The strange discrepancies continued, however, and Deeks saw to it that the discrepancies were not limited to simple overages in the tellers’ daily accounts.

Mr. Bricklow one day pointed out to Deeks that the filing cabinet labeled Small loans: 1936–1938 actually contained mortgage papers for 1932–1934.

“How did you people get yourselves into this mess?” Mr. Bricklow asked, appalled.

“I suppose we were just getting a little smug and rusty,” Deeks said, and he suggested that he would search the files himself for errors.

Mr. Bricklow accepted the suggestion, and Deeks went to work. He found quite a few things wrong with the filing system.

Then one of Mr. Bricklow’s assistants discovered that, through a clerical error which no one seemed able to trace, one of the guards had received one weekly pay check equal to that received by the PRESIDENT and had quietly cashed the check. The guard was discharged, of course, but the incident went into Mr. Bricklow’s notebook, where it was sidemarked, with a notation N.B.! in the margin.

One day, while Hermann, Struckle, and Foist’s engineers were busy in the back room, Mr. Fannington, PRESIDENT, received a telephone call from his old friend, Mr. Blackstone, president of the Blackstone Manufacturing Company, the city’s second biggest industrial concern.

Mr. Blackstone kidded Mr. Fannington without mercy, playing fifteen variations on a single joke. The joke was that the Blackstone Manufacturing Company had received a monthly account statement, properly addressed to Blackstone by the Bank, which contained the balance sheet of a private individual named Kackel. Kackel had written eleven checks that month, six of them to his local liquor store.

Mr. Blackstone was uproariously jocular, and told Mr. Fannington that he wasn’t mad about it, just wondering if Kackel, when he opened the statement that came to him, had rushed out and written another great big check to his liquor store. After Mr. Fannington hung up he went directly to Mr. Bricklow and asked him when the hell he was going to finish his survey; if he didn’t finish soon the whole damn Bank might collapse in a rubble heap at their feet.

Deeks had never heard Mr. Fannington swear. It was a juicy plum to add to the sweet fruits of his efforts.

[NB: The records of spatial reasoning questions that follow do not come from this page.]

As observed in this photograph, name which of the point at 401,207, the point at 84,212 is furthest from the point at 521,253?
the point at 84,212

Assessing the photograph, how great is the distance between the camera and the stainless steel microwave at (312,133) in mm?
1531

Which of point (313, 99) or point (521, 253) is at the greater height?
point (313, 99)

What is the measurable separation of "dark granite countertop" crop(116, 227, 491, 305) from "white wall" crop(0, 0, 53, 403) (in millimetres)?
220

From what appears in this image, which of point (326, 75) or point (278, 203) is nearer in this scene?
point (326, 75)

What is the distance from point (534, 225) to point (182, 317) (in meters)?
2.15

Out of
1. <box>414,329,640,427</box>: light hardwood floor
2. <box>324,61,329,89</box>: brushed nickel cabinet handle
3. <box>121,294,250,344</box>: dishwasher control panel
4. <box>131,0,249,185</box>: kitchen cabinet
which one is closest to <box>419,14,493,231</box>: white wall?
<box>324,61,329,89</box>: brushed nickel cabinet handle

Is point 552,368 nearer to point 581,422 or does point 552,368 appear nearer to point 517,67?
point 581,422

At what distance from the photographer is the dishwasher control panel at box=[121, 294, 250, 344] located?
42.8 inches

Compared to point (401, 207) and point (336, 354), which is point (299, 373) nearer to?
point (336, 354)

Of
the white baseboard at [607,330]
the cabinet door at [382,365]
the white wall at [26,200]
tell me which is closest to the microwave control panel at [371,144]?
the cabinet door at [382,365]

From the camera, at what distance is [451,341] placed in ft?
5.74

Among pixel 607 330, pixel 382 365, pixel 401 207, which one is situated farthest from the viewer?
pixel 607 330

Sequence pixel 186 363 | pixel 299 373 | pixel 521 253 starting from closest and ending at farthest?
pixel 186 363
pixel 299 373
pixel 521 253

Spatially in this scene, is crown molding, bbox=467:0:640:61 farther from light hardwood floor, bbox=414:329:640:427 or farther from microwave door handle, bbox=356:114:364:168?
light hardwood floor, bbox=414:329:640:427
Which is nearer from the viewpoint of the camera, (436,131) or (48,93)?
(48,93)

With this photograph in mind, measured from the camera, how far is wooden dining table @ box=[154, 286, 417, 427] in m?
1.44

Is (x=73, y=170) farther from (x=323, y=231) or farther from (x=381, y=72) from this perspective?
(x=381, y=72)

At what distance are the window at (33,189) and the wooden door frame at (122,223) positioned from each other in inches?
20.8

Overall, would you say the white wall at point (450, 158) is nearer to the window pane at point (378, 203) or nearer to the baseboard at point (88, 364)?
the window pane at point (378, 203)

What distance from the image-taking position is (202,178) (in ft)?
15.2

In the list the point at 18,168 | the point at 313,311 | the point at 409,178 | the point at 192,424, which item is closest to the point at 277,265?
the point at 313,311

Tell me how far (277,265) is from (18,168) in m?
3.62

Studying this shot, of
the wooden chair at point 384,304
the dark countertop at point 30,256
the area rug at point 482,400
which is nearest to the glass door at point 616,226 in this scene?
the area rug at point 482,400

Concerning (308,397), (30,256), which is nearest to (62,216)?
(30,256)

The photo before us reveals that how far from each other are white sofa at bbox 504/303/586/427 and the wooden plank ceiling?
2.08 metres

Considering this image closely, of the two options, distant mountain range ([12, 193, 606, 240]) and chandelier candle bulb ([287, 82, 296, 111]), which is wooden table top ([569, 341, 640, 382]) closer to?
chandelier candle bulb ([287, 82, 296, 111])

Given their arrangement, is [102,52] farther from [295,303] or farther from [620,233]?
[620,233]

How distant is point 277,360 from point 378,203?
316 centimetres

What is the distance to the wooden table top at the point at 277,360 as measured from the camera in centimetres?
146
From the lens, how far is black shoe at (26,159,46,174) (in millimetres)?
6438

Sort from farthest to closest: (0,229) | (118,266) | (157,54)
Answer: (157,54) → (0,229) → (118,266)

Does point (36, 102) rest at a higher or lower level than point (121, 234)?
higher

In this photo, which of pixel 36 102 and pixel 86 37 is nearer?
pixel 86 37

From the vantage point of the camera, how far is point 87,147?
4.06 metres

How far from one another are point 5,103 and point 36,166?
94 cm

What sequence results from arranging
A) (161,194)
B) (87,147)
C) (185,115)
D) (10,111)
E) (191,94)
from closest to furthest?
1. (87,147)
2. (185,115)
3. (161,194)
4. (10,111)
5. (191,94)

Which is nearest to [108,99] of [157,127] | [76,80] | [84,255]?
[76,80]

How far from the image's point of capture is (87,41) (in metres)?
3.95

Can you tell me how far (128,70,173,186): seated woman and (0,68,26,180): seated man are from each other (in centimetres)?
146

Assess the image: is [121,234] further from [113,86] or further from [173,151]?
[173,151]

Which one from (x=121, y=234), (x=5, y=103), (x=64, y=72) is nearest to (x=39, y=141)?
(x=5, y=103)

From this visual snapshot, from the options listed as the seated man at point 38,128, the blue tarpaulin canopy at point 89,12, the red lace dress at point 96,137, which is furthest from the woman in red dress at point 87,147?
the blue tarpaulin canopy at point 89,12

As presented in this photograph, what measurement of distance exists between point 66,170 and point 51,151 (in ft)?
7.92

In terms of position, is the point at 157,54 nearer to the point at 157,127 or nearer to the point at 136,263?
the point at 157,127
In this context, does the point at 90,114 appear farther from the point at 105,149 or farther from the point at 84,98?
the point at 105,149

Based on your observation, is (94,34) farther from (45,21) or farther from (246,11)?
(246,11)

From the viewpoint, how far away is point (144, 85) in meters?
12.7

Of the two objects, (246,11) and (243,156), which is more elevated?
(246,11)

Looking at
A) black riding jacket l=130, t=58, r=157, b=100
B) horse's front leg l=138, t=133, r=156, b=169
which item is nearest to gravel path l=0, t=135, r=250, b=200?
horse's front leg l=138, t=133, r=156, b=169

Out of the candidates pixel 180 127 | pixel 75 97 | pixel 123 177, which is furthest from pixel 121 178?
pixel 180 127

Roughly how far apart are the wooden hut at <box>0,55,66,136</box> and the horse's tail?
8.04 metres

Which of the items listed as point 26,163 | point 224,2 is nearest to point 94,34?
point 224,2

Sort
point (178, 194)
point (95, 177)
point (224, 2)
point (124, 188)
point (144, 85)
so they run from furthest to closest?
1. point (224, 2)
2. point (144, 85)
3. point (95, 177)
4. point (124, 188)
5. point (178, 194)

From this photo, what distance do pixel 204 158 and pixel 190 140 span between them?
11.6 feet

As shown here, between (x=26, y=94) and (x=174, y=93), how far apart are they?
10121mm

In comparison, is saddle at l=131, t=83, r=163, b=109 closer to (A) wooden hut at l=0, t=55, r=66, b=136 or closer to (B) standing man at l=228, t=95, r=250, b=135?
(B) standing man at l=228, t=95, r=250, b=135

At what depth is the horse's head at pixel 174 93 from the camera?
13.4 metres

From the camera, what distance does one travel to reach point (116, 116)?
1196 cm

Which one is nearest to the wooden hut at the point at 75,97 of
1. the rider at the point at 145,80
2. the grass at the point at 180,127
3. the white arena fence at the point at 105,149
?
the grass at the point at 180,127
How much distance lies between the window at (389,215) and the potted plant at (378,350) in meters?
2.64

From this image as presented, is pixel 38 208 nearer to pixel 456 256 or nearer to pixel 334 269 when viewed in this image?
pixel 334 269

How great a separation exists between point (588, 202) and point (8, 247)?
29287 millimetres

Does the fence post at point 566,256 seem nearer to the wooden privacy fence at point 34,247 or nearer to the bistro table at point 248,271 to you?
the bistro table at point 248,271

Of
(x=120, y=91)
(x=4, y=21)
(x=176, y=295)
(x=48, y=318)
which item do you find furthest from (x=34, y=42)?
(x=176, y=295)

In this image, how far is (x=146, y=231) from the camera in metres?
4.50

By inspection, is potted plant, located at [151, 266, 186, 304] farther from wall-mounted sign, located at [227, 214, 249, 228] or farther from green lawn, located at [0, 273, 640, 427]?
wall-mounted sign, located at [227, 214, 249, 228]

Three months after Mr. Bricklow had completed his field work the report arrived, beautifully bound in black leather, with gold letters stamped on the cover. The letters announced a Management Survey Conducted by Hermann, Struckle, and Foist in Behalf of the Valley National Bank. They also announced, in the largest letters of all, that the report was CONFIDENTIAL.

While the report was being written to its full 316 pages, complete with charts, graphs, and tables, matters worsened at the Bank, and when the book arrived Mr. Fannington read it through in one evening. He then sent his copy to Colonel Sykes, adding a note: “This is rough stuff, but we might as well face the facts.”

A special meeting of the board of directors was called for the following Tuesday. Hermann, Struckle, and Foist hadn’t minced any words.

The Valley National Bank, they wrote, was operating on archaic management principles. Fortunately, the fundamental problems had been faced in time, and so far the trouble was only “symptomatic” — a word they used nearly a hundred times in the report. However, if the Bank wished to avoid graver consequences, many, many changes would be required.

Among the changes were:

1. A re-facing of the exterior of the Bank building and a complete renovation of the interior. Twenty pages of reasons followed this recommendation.

2. The elimination of the post now held by the third vice-president.

3. The replacement of the individual now occupying the post of first vice-president. (This suggestion was why the report was considered sufficiently confidential to be kept from Mr. Elliott, the first vice-president.)